Das war schräg gegenüber dem benachbarten Haus, der früheren Villa Sachs, Ecke Sedan­ und Friedrichstraße. Man hörte Rufe, Schreie, Singen von Liedern, Schüsse, dann wurde berichtet, man habe den Dr. v. Mielecki aus seiner Wohnung gegenüber der Kommandantur geholt (13), er wurde auf der Straße schwer mißhandelt. Dann kam eine Droschke, es hieß, er werde nun weggefahren, tobende Leute aus der Menge folgten der Droschke, an unserem Gartenzaun entlang. Dann hieß es, er sei erschlagen worden. Um unser Haus wurde es langsam ruhiger, aber vor der Kommandantur dauerte der Aufruhr noch für Stunden. Mein Vater kam nach Hause, als wir noch auf dem Dach waren und kam auch dort herauf, ich berichtete ihm sehr aufgeregt, was wir gehört und zum Teil gesehen hatten. Ich habe ihn nie so erschüttert gesehen, er war bleich und sprachlos. Er hatte Dr. v.Mielecki gut gekannt, als Führer der polnischen Stadtverordneten, ein gut angesehener Mann in Kattowitz. Wir wurden nicht einmal ausgeschimpft, daß wir trotz aller Verbote wieder auf dem Dach waren und so das alles aus nächster Nähe hatten miterleben müssen.

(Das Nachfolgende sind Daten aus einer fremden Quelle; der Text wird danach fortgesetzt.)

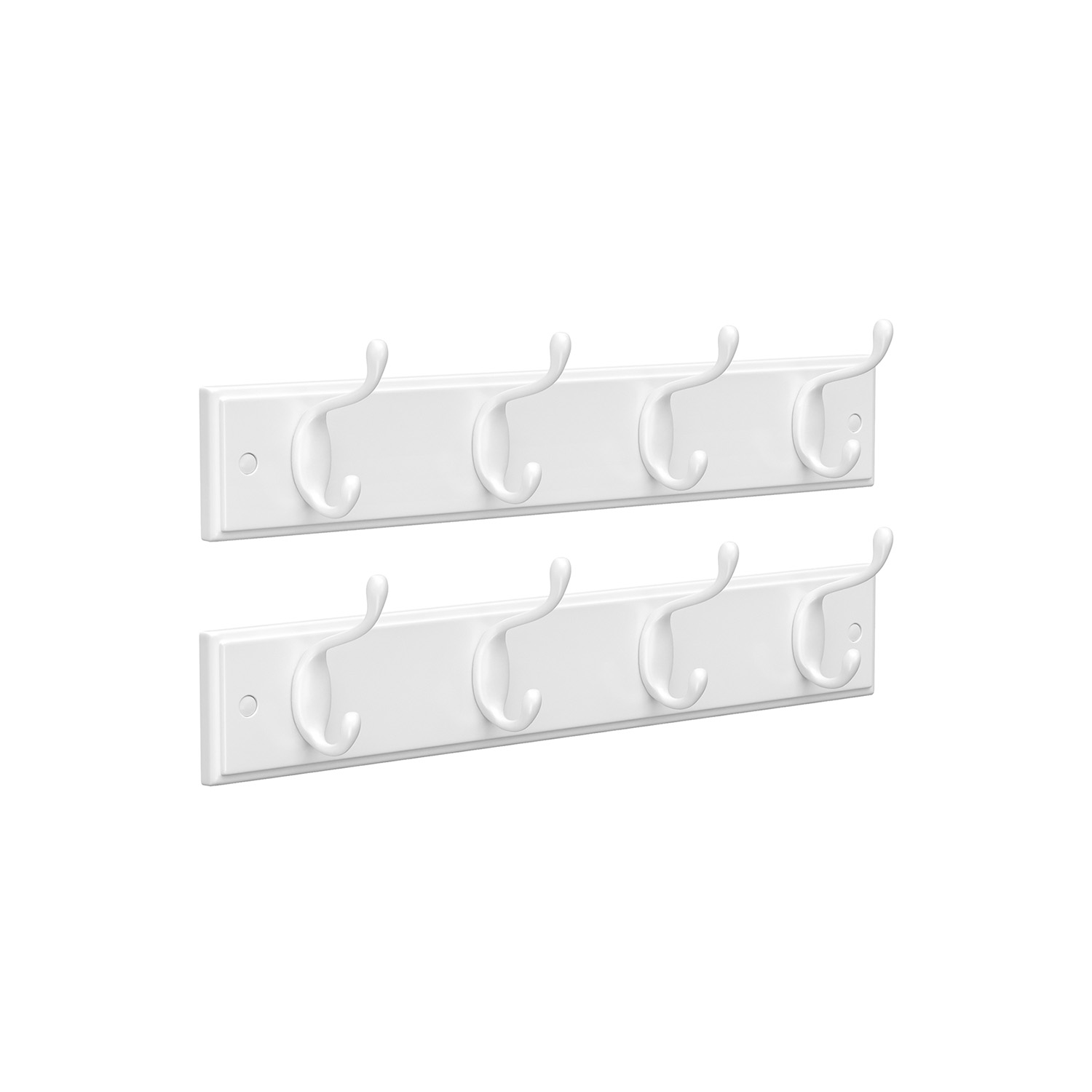 Coat Racks - ARCRA Wall Mounted Metal Racks Set of 2 - White - Indigo Home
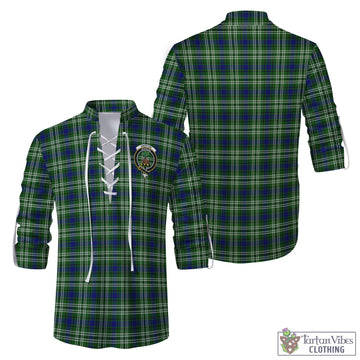 Swinton Tartan Men's Scottish Traditional Jacobite Ghillie Kilt Shirt with Family Crest Men - Tartan Vibes Clothing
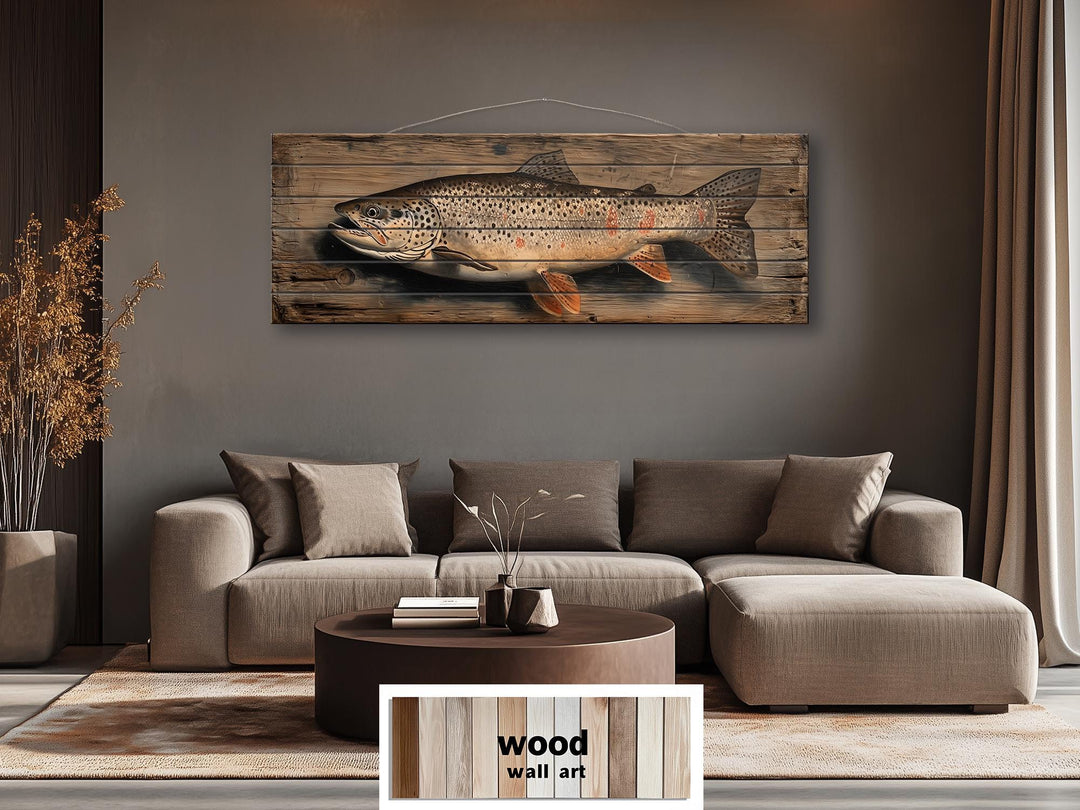 Brown Trout Distressed Wood Wall Art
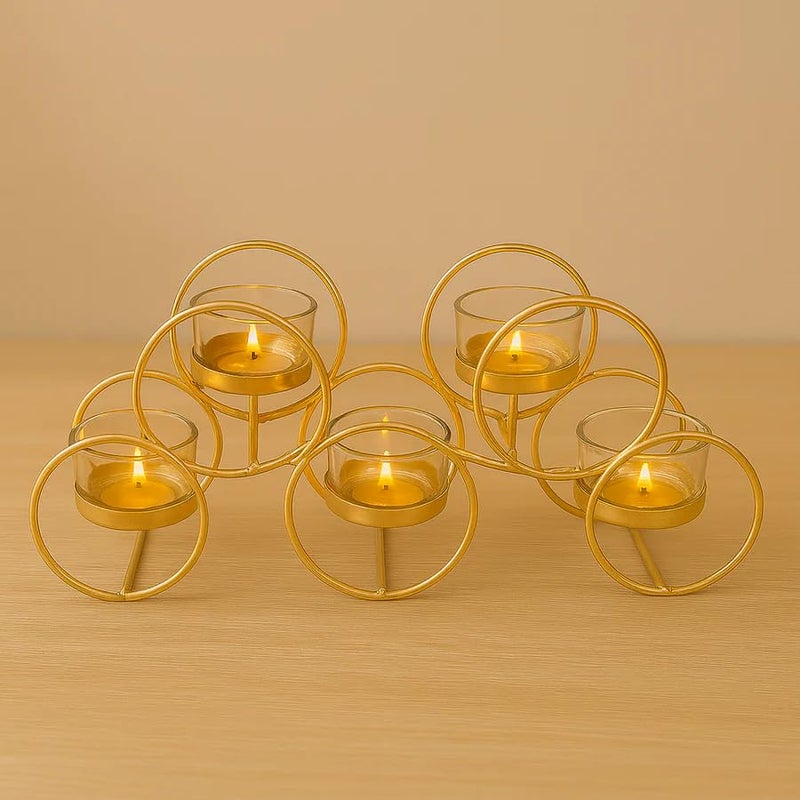 The Decor Wick Elegant Gold Metal & Glass T-Light Candle Holder – 5 Tealight Holder Stand for Home Décor, Festive & Wedding Decoration - Image 3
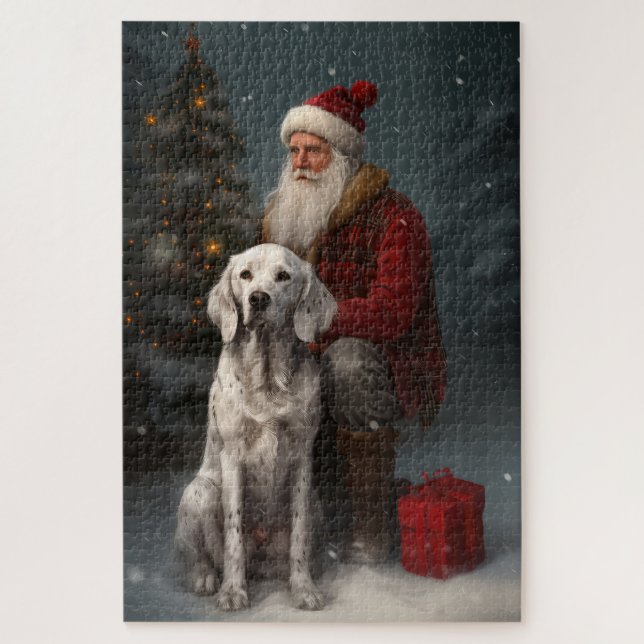 Englischer Setter mit Weihnachtsmann Weihnachten Puzzle (Vertikal)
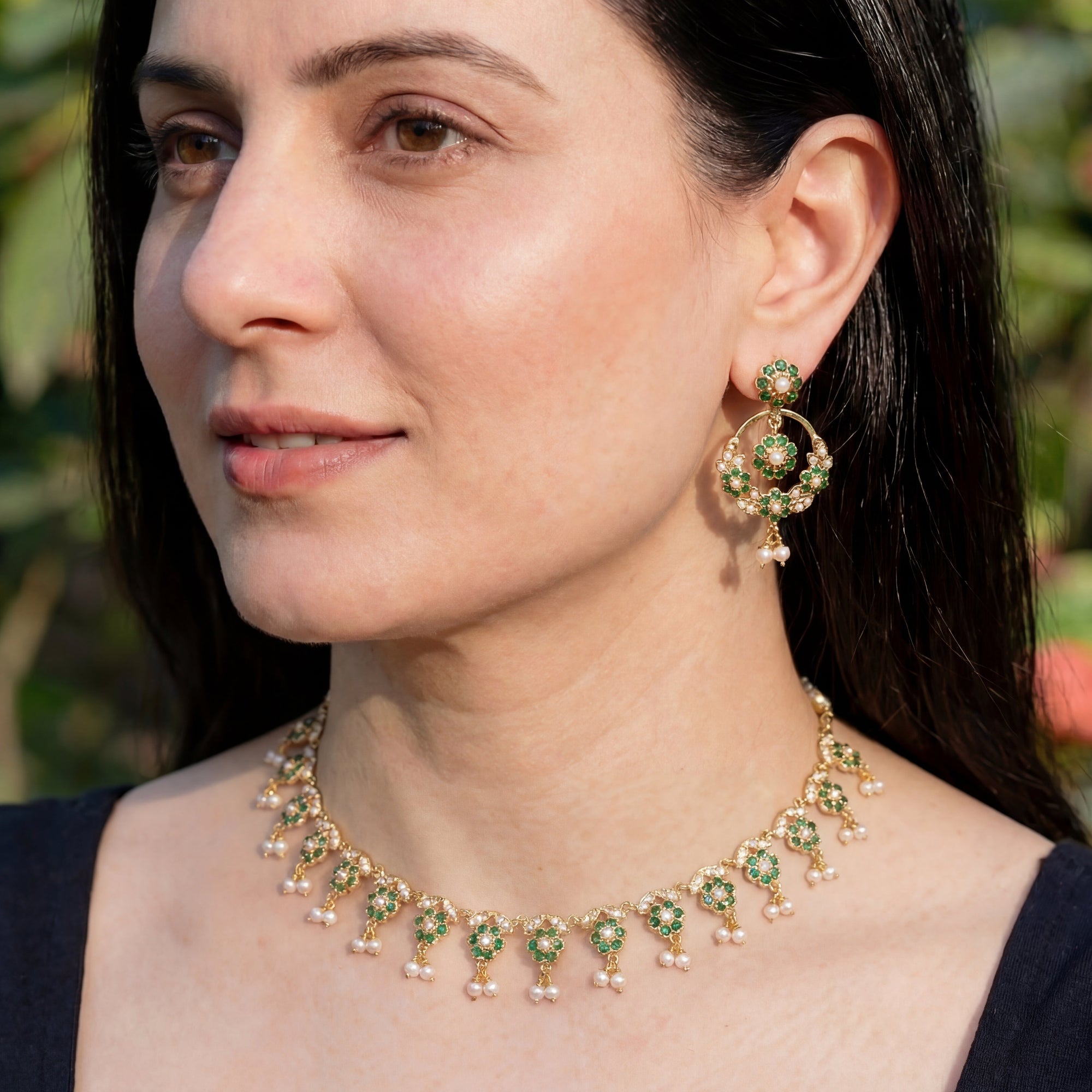 Sleek Jadau Set Studded with Emerald like Green Stones | Gold Plated on Silver NS 370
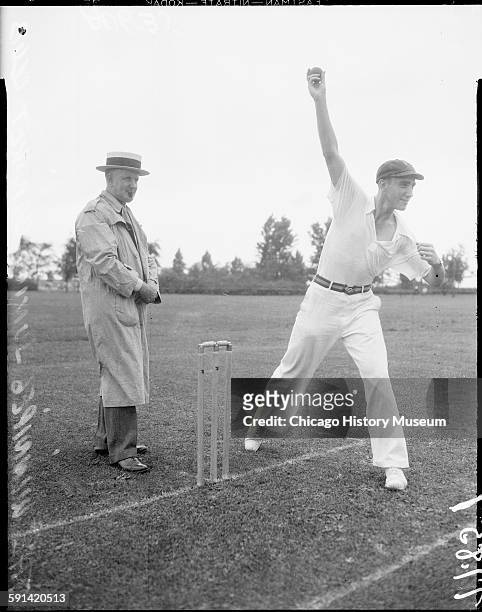 Members of the Winnipeg Junior Cricket Club in Lincoln Park, Chicago, Illinois, August 1935.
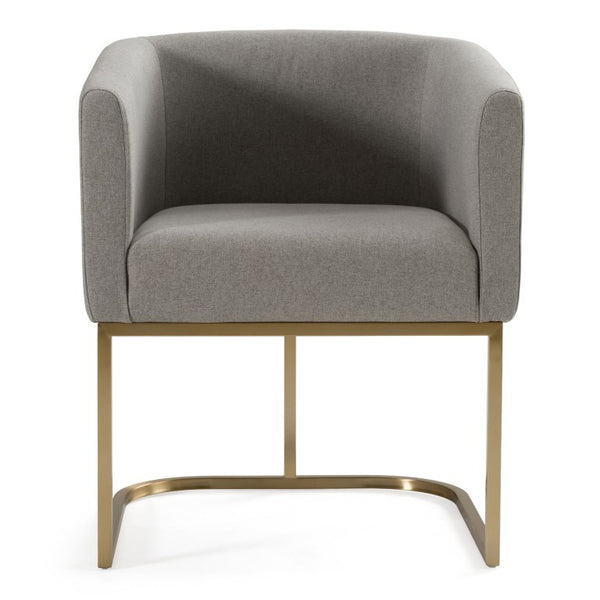 VIG Furniture Yukon Modern Upholstered Seat With Antique Brass U-Base — Contoured Comfort For Stylish Rooms Grey Dining Chair VGVCB8362-MGRYX-DC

Es wurde dann gesagt, daß "Orgeschleute" an dem gewaltsamen Verlauf der Protestkundgebung und dem Mord an Dr. v.Mielecki schuldig waren. Die Zusammenhänge waren aber viel komplizierter (14). Es hatte Berichte gegeben, daß die französischen Besatzungstruppen Waffenvorräte und sogar Truppen nach Polen abgezweigt hätten, um der polnischen Regierung in ihrem Kampf gegen die auf Warschau vorrückenden Russen zu helfen. Arbeiterkreise wurden zum Protest dagegen mobilisiert, daß die Franzosen die "Neutralität Oberschlesiens" im polnischen Kampf gegen die Sowjetunion gebrochen hätten. Zu dieser Kundgebung hatten die Gewerkschaften aufgerufen als eine Aktion gegen die französische Besatzungsmacht. Die französische Kommandantur wurde hart bedrängt und mußte sich mit dem Abzug ihrer Truppen aus dem Gebäude und der Stadt einverstanden erklären. Es verhandelten darüber die Gewerkschaftsführer. Aber ganz eindeutige nationalistische Töne hatten die Oberhand gewonnen, mit bekannten deutschen patriotischen, antifranzösischen Schlagworten und Liedern in höchster tumulthafter Erregung, was ganz klar zeigte, daß die Kundgebung, ursprünglich von Sozialisten veranstaltet, von gewalttätigen rechtsradikalen Elementen unterlaufen worden war.